Technology has been at the forefront of consumer attention since Steve Jobs dreamed of bringing the computer into every home and changing how we interact with that technology. That technology was the bicycle to propel our minds and vision forward. The race has never just been about the machine. It has been about how we reach it. One of the earliest personal computers was sold back in 1971. It was called the Kenbak-1, designed by John V. Blankenbaker, and from there we've seen an explosion from Apple to Microsoft. And with AI entering the arena, technology is rapidly changing how we interact with it.
Now in 2026 that frontier sits in our hands, whether large cell phone screens with 6.9-inch dimensions or foldable screens made to be more compact. So, what comes next? The field has already picked its answer. Put your phone back in your pocket and talk to the technology instead. The field is wrong on this.
Here is the fact. Phones are too heavy and they keep getting bigger every year. Oddly enough we like big screens, they're easy to read and easy to use. But a phone now runs anywhere from 150 grams to over 220 grams, and foldables push right past 250 grams. Heavy. And we hold that weight in our hands for hours every day. It can wear on you over time, holding a giant brick. The good part is the direction is finally turning. Apple put out the iPhone Air in 2025, a big screen that actually felt light in your hand, and if you ever picked one up you noticed it right away. Samsung tried the same with the S25 Edge before they shelved it for poor sales. So, the ideal is moving the right way toward technology that is easier to use and less taxing on our day-to-day lives.
That is how Steve Jobs would have seen it. Because the real problem in 2026 is not that we don't have advanced phones. We have had advanced phones since the first iPhone redefined the whole idea back in 2007, almost twenty years ago. Nearly twenty years later, and it is still the same slab of glass. A little thinner. A little lighter. Now it folds. It has AI. But nobody has touched what the thing actually is. BlackBerry showed us how to text, Apple how to touch, but the shape froze, and the industry has spent two decades polishing a brick.

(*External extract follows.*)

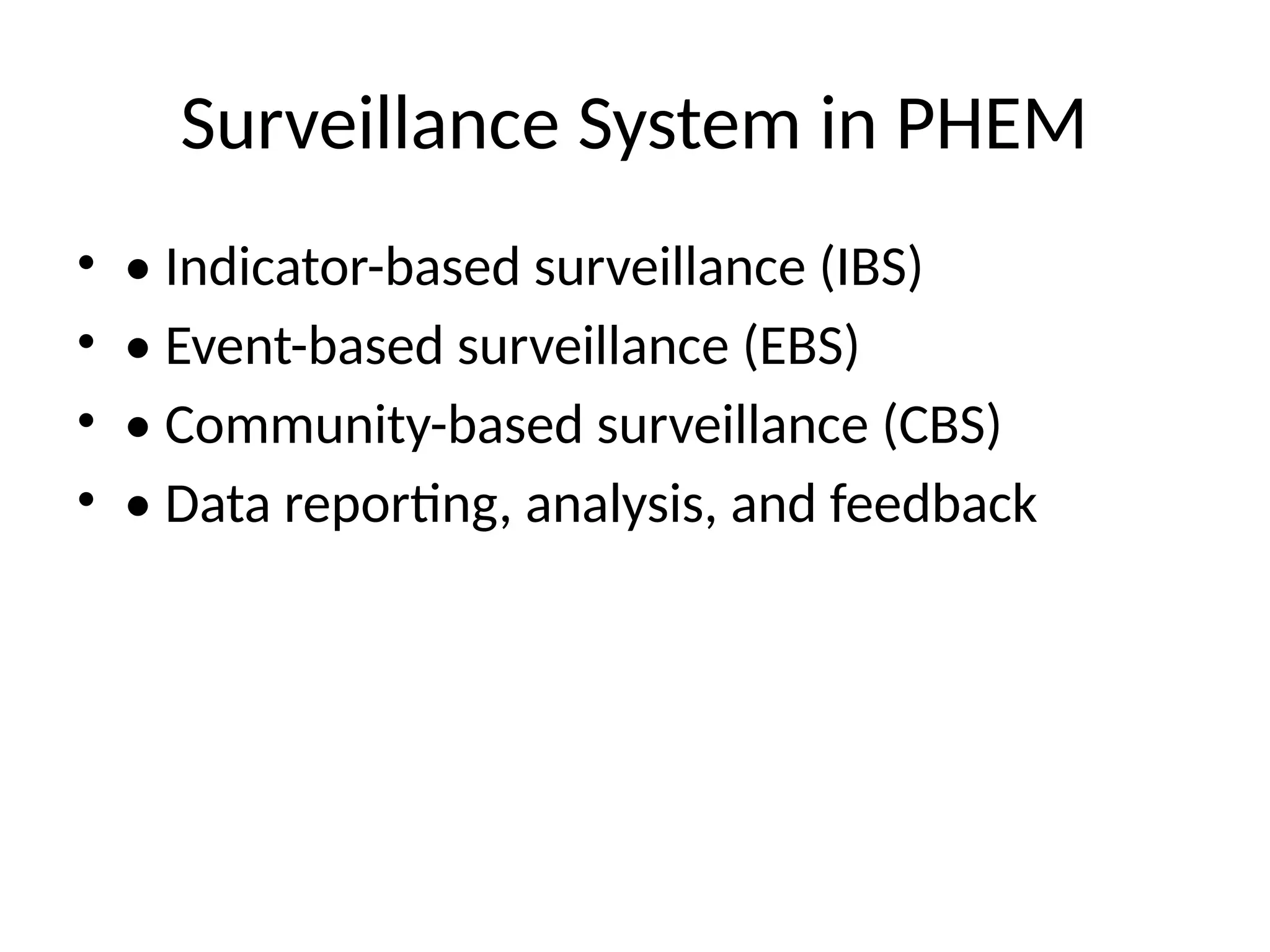 Surveillance System in PHEM

• • Indicator-based surveillance (IBS)
• • Event-based surveillance (EBS)
• • Community-based surveillance (CBS)
• • Data reporting, analysis, and feedback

This idea that the next frontier is a phone in your pocket and we’re talking to an AI like some assistant is idealistic and far detached from reality. People are vision first, audio second. We want to see and touch our world, not talk to it. Putting the phone back in your pocket is not a breakthrough, it is a cop-out on what people actually want. And people already do not want a heavy phone in their pocket, so hiding the phone does not fix the problem, it dodges it.
So, what does the new frontier look like? Well, imagine a phone in your hands, projected in several ways. Maybe something small like a ring, and when you flip your hand over, the camera faces you and a display appears. Cameras and AI map your face, eyes, and fingers to adjust the display. The only weight is the ring, not a 250-gram brick. Another way to look at it is to take the Google Glass idea, but project it in your hands. No need for glasses. You wear an earpiece maybe, along with a ring, and in tandem they create a display. Google Glass had the right idea about the next frontier, but the problem is we should not be distracted by something sitting in front of our eyes and face. It needs to be actionable technology that appears in our hands.
The next frontier is not AI. Large language models are software, not hardware. They are the engine, not the bicycle. So, the real question is simple. What is the next bicycle, and how do we ride it? There are patents and ideas already circling this, but they keep missing the obvious part. Technology has to get more mobile without the weight tax.
A personal computer you wear, with a screen you pull up right in your hands when you want it. No phone to hold. Nothing in your pocket. Just the display, sitting in your open hands, weighing next to nothing. That is the frontier. A screen that finally drops its weight. The field is pouring chips into AI as the software, but the brick stays. Maybe it folds twenty ways, but it stays. Life and technology are about ease of use and mobility. People will not stand in public reading their private thoughts out loud, but they will always want less to carry.